Enfin, la délimitation de la frontière maritime sino-vietnamienne dans le golfe du
Tonkin rappelle l’ancrage colonial de ces questions juridiques (Nguyen Thi Hanh). Tous
ces cas de figure laissent entrevoir une conception chinoise du droit maritime qui a
évolué d’une conception défensive, considérant les eaux territoriales comme un glacis
protecteur, à une conception plus offensive, fondée sur la revendication d’une ZEE à
partir du plateau continental (François Campagnola).

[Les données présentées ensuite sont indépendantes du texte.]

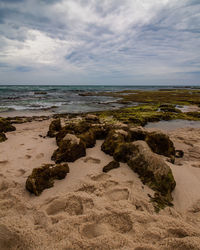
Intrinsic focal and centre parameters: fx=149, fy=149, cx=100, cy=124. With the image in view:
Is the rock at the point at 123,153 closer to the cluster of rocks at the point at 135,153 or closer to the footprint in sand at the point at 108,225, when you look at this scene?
the cluster of rocks at the point at 135,153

En définitive, quelle évaluation
peut-on faire du risque d’un conflit majeur dans la région ? Décrivant le rôle de l’océan
Pacifique dans la vision stratégique américaine, le colonel Loïc Frouart pose la question
d’une nouvelle bipolarisation Chine-USA. Dans un tel contexte, la flotte chinoise n’est-
elle pas l’instrument d’une nouvelle lutte pour l’empire des mers ? Pour l’amiral Oudot
de Dainville, elle s’impose déjà comme un moyen d’affirmation d’une politique
nationale, et sans doute, demain, comme l’avant-garde de l’action chinoise dans le
monde. Mais celle-ci pourra être aussi contributrice de sécurité – comme elle le fait
depuis 2008 en participant à la lutte contre la piraterie dans l’océan Indien – favorisant
la pleine intégration de la Chine dans le concert des nations.